**What you need to do:**
A: Using the figure captions below, decide whether each statement agrees with them: (i) each value in Figure 1 is a mean over 30 unseen tetrapeptide systems; (ii) the backbone permutation updates sidechains before the backbone; (iii) measured by energy evaluations, Prose beats the baseline on only some of the metrics. For each, answer yes or no and quote the deciding words of the captions.
B: From the figure captions below, write out the part that opens with the words containing "Figures (12)" and closes with "separated metastable states.".
** Document passage follows **
This paper contains 68 sections, 40 equations, 12 figures, 15 tables.

Figures (12)

  • Figure 1: Prose exceeds the quantitative performance of molecular dynamics on unseen peptide systems. Wasserstein-2 distances on energy, dihedral torus, and TICA projection with respect to reference molecular dynamics (5), for a (1) molecular dynamics baseline and Prose (with SNIS), at a range of energy evaluation (above) and GPU walltime budgets (below). Each value represents the mean over 30 unseen tetrapeptide systems. Prose outperforms the baseline with respect to energy evaluations on all metrics. Whilst comparable on $E\text{‑}\mathcal{W}_2$ for a given time budget, the baseline is significantly inferior on the $\mathcal{T}\text{‑}\mathcal{W}_2$ and $\mathrm{TICA}\text{‑}\mathcal{W}_2$ macrostructure metrics, highlighting long simulation periods were required to traverse the separated metastable states.
  • Figure 2: All-atom block-wise autoregressive normalizing flow based on the TarFlow zhai_normalizing_2024. Peptides are encoded via atom types $A$, residue types $R$, residue position $P$, and sequence length $L$. Atom positions in 3D Cartesian coordinates define the system state. The embedding of the peptide is applied as conditioning to the coordinates such that Prose achieves transferability between systems. Within each block the sequence $z_t$ is permuted and passed to a transformer, defining an autoregressive affine update. In the backbone permutation the backbone $[N_i,C_{\alpha,i},C_i, O_i]_{i=1}^L$ of all residues (with associated hydrogens) is updated before any sidechains, providing additional diversity to the causal attention for global structure modeling.
** End of Document passage **
** Supplied information follows **
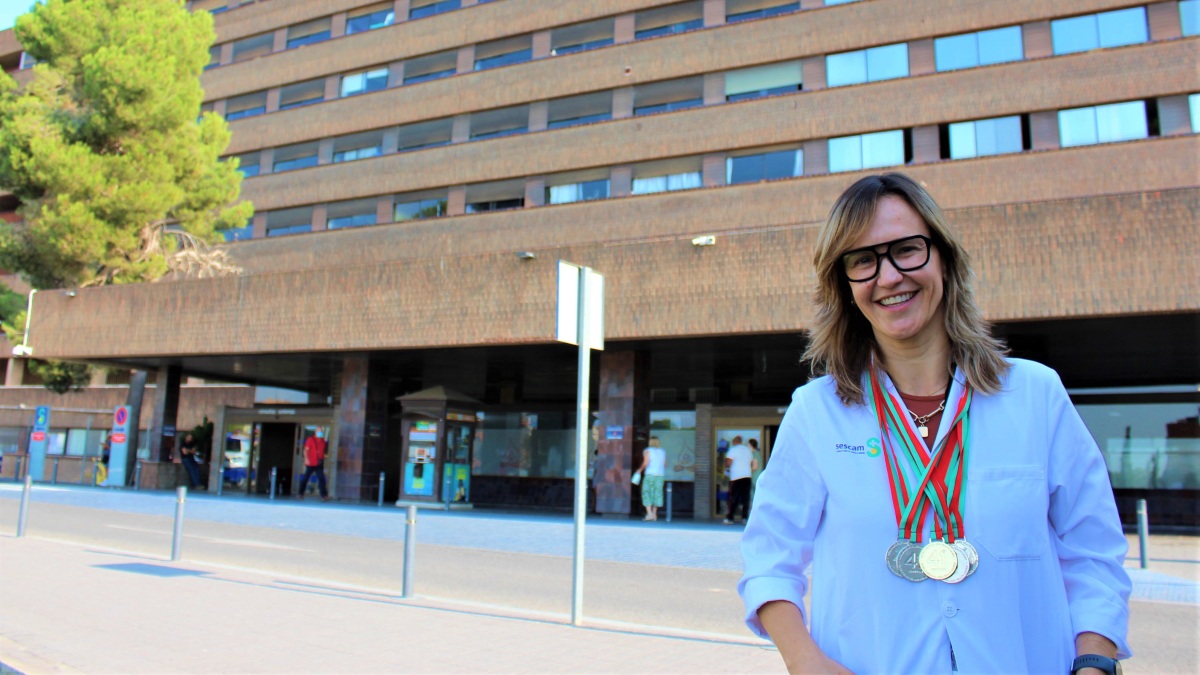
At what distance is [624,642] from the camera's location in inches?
253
** End of Supplied information **
**Results by task:**
A:
(i) Yes: "Each value represents the mean over 30 unseen tetrapeptide systems."
(ii) No: "is updated before any sidechains"
(iii) No: "Prose outperforms the baseline with respect to energy evaluations on all metrics."

B:
Figures (12)

  • Figure 1: Prose exceeds the quantitative performance of molecular dynamics on unseen peptide systems. Wasserstein-2 distances on energy, dihedral torus, and TICA projection with respect to reference molecular dynamics (5), for a (1) molecular dynamics baseline and Prose (with SNIS), at a range of energy evaluation (above) and GPU walltime budgets (below). Each value represents the mean over 30 unseen tetrapeptide systems. Prose outperforms the baseline with respect to energy evaluations on all metrics. Whilst comparable on $E\text{‑}\mathcal{W}_2$ for a given time budget, the baseline is significantly inferior on the $\mathcal{T}\text{‑}\mathcal{W}_2$ and $\mathrm{TICA}\text{‑}\mathcal{W}_2$ macrostructure metrics, highlighting long simulation periods were required to traverse the separated metastable states.